■ **ACTIVIDAD**
Escribe la continuación del texto sobre la paz en Venezuela bajo Nicolás Maduro, a partir de su última oración.

■ **EXTRACTO DEL DOCUMENTO**
----------

Por: Alberto Barrera Tyszka
Cuando en diciembre del año 2013 se realizó una reunión en Miraflores, donde por fin coincidieron gobernadores y alcaldes de la oposición con el gobierno central, Nicolás Maduro justificó ese encuentro asegurando que él creía “en la paz como bien supremo”. Un año y medio después, la paz en Venezuela es una herida. Está hecha mierda. Da susto. Da tristeza. Da vergüenza.
¿Cuál imagen puede ser más puntual, más exacta? ¿Un hombre delgado y verde, en el pasillo de un hospital, esperando un turno para ser operado? ¿La esposa de un policía, que ya no es esposa sino viuda, llorando a las puertas de la morgue? ¿La cola inmensa de gente, en cualquier lugar del país, esperando un turno para poder comprar jabón o harina de maíz? ¿Los jóvenes o los tuiteros que están presos por protestar? ¿La cantidad de estudiantes cuya única idea de futuro es huir del país? ¿80% de los venezolanos que, según una investigación de tres importantes universidades, no puede comer completo?… Un año y medio después, la paz de Nicolás Maduro lleva uniforme y tiene permiso para disparar contra las manifestaciones.

----------

[Fragmentos de un conjunto de datos]
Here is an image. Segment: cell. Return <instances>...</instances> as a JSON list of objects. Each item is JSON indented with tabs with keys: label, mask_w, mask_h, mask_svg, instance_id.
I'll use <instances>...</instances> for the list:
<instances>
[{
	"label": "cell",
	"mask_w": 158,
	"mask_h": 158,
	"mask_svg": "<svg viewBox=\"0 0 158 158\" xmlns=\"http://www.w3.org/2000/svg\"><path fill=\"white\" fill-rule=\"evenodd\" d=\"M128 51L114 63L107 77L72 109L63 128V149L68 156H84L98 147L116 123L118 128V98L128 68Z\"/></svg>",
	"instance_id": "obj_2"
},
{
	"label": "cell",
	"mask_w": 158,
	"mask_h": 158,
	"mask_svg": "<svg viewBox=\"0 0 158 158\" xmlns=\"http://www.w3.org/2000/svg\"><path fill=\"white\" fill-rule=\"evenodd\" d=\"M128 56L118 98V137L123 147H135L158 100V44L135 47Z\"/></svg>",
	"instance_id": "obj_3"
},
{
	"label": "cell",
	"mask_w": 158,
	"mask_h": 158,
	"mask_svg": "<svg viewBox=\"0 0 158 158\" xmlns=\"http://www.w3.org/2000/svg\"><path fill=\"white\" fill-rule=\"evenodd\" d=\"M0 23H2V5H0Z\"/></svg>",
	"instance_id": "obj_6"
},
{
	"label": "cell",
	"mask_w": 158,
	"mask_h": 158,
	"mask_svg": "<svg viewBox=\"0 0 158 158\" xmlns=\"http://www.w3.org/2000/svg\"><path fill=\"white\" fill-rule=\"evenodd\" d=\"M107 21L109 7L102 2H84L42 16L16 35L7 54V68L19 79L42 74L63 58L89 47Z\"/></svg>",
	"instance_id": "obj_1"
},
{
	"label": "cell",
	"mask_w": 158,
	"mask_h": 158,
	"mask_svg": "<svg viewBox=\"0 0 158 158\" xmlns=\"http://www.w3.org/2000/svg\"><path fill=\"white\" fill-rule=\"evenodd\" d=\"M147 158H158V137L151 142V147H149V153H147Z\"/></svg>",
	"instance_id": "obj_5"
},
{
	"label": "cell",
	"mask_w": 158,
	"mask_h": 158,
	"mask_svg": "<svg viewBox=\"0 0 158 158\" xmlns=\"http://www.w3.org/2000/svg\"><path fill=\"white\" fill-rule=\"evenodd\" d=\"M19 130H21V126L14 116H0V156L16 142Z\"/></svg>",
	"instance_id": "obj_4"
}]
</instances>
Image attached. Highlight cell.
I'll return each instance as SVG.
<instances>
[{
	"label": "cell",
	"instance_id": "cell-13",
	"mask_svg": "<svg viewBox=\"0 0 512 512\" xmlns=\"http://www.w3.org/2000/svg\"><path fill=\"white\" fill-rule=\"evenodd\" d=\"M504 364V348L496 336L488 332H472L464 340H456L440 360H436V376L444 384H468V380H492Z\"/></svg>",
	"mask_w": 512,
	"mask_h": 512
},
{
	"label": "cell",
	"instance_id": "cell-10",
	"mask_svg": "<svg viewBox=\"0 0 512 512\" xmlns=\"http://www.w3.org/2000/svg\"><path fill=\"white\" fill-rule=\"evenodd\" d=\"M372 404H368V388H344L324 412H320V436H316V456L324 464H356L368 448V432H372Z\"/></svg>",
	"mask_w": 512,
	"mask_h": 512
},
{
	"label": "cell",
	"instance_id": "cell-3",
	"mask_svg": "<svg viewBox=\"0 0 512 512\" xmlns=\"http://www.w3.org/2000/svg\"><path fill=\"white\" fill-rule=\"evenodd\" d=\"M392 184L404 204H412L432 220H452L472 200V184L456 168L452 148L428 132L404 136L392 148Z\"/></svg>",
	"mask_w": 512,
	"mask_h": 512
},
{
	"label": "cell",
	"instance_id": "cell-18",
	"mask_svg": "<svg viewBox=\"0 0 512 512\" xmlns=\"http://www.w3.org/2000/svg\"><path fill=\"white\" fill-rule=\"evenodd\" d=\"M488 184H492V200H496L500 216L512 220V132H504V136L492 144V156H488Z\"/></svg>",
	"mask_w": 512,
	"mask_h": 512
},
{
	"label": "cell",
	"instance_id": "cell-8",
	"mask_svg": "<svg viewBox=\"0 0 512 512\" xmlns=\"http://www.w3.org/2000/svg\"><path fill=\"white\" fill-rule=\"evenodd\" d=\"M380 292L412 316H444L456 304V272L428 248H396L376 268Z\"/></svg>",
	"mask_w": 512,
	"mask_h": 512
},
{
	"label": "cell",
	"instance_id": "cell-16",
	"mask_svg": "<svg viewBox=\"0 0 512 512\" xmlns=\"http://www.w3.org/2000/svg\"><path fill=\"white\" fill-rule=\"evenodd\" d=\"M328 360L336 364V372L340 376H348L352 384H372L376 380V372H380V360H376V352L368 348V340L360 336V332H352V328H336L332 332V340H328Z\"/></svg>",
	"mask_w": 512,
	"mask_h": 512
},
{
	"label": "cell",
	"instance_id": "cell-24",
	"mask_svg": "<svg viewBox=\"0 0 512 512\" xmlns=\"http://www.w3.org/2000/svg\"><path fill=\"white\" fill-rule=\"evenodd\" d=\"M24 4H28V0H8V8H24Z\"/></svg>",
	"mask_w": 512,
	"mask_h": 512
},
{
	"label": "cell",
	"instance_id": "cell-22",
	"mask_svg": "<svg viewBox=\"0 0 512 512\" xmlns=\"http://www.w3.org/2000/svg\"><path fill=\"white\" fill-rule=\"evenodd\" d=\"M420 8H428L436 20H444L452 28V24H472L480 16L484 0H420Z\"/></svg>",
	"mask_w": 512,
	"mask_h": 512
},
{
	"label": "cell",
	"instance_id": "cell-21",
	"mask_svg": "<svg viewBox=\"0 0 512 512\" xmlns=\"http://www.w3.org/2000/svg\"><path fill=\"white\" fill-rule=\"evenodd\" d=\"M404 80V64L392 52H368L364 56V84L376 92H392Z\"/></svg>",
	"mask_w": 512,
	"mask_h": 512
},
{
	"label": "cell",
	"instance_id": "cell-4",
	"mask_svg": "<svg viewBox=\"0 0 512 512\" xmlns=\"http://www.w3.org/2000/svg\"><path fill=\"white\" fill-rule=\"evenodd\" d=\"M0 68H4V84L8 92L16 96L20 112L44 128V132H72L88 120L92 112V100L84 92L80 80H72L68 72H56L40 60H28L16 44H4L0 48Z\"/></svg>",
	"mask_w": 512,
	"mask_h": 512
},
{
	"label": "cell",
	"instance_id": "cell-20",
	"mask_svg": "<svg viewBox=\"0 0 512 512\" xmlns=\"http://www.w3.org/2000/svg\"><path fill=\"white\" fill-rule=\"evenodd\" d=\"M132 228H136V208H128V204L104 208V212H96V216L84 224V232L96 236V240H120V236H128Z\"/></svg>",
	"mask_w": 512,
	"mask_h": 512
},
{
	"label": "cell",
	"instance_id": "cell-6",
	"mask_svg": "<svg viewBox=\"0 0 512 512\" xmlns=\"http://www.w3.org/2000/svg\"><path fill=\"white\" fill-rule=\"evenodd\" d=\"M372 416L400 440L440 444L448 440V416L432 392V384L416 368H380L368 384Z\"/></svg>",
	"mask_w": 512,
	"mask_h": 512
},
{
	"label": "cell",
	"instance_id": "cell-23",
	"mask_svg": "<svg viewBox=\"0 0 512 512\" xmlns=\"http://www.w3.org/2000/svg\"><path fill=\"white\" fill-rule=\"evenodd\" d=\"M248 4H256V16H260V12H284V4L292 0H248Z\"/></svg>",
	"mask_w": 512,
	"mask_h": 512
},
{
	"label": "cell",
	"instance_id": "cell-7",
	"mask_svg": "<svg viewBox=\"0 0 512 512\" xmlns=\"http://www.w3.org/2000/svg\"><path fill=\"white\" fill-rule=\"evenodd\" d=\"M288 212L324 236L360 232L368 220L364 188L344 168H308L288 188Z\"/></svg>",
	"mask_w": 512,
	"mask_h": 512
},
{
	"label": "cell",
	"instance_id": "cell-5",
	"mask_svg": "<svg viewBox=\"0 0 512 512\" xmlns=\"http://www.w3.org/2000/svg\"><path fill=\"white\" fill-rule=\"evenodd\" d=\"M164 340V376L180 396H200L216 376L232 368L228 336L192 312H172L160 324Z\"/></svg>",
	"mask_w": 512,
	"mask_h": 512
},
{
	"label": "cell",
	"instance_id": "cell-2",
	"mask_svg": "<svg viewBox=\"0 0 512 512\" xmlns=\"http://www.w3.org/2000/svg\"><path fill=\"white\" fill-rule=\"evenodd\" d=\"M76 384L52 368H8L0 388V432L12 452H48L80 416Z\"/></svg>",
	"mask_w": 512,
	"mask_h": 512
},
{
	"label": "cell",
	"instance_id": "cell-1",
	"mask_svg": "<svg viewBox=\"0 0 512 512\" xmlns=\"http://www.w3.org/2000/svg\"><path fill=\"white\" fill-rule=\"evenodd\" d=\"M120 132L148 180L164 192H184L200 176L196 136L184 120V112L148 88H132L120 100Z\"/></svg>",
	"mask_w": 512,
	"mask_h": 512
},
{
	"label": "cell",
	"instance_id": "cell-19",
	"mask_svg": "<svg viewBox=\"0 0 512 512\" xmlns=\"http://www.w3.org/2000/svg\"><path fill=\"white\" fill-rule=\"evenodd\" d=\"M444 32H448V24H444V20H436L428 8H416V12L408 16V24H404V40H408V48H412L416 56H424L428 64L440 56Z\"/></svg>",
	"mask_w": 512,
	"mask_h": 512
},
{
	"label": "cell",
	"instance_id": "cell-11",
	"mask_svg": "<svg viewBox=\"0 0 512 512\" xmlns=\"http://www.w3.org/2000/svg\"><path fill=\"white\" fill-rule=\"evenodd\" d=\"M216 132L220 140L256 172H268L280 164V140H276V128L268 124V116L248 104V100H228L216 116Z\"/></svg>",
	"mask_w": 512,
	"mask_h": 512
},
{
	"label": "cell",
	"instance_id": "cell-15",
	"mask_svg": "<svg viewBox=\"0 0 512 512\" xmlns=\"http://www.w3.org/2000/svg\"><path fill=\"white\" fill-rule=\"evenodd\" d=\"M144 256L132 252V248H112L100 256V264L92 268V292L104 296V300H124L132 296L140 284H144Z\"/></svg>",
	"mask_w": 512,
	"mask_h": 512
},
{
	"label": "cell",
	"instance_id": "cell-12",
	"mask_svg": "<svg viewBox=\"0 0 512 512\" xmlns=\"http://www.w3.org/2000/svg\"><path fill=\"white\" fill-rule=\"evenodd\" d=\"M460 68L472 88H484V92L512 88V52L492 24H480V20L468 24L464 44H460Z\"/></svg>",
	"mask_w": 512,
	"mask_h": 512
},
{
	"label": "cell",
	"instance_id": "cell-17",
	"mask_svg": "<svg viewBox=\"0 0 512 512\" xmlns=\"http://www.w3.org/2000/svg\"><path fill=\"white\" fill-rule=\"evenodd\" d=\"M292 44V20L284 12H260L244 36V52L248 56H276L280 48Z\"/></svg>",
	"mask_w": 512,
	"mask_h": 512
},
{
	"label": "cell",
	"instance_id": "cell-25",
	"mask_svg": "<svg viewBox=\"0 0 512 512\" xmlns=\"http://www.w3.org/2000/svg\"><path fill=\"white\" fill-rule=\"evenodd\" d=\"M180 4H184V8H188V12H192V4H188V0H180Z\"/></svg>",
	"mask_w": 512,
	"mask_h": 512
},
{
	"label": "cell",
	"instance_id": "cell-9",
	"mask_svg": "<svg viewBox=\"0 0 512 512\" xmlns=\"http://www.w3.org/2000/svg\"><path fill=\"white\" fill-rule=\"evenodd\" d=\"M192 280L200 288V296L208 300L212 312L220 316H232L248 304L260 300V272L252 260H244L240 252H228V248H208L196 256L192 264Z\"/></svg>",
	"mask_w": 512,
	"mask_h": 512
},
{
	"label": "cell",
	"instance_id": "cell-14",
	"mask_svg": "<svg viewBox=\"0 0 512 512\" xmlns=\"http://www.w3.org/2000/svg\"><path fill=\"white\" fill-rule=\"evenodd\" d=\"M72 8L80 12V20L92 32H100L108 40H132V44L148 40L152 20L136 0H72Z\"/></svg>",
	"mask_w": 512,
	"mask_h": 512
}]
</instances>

----------

■ **RESULTADO DEL EJERCICIO**
La idea de que la violencia es la única forma de garantizar la paz no es novedosa. Ha estado al servicio, durante buena parte de la historia, de la explotación y de la esclavitud, de las tiranías y de las guerras. Desde sus inicios, el gobierno de Maduro ha apelado constantemente a este argumento. Maduro asumió la presidencia y se declaró, instantáneamente, víctima de una guerra. Su fragilidad electoral definió un proyecto de fuerza que sentenció que gran parte de los ciudadanos pasaban a ser sus enemigos.
Una de las prioridades fundamentales de estos dos primeros años del gobierno de Maduro ha sido la legitimación de la violencia. El oficialismo se ha empeñado arduamente en lograr que la represión y la censura formen parte de nuestra normalidad. Esta semana, por ejemplo, la Asamblea Nacional se dedicó a debatir sobre una supuesta campaña mediática en contra de la honra de Diosdado Cabello. Se trata de una discusión insólita en un país donde no se consigue Eutirox y donde los policías marchan para que el Estado los defienda. Pero es un procedimiento coherente para que la sociedad perciba que es natural que Cabello demande a varios medios de comunicación, todos ellos independientes y cuestionadores del gobierno.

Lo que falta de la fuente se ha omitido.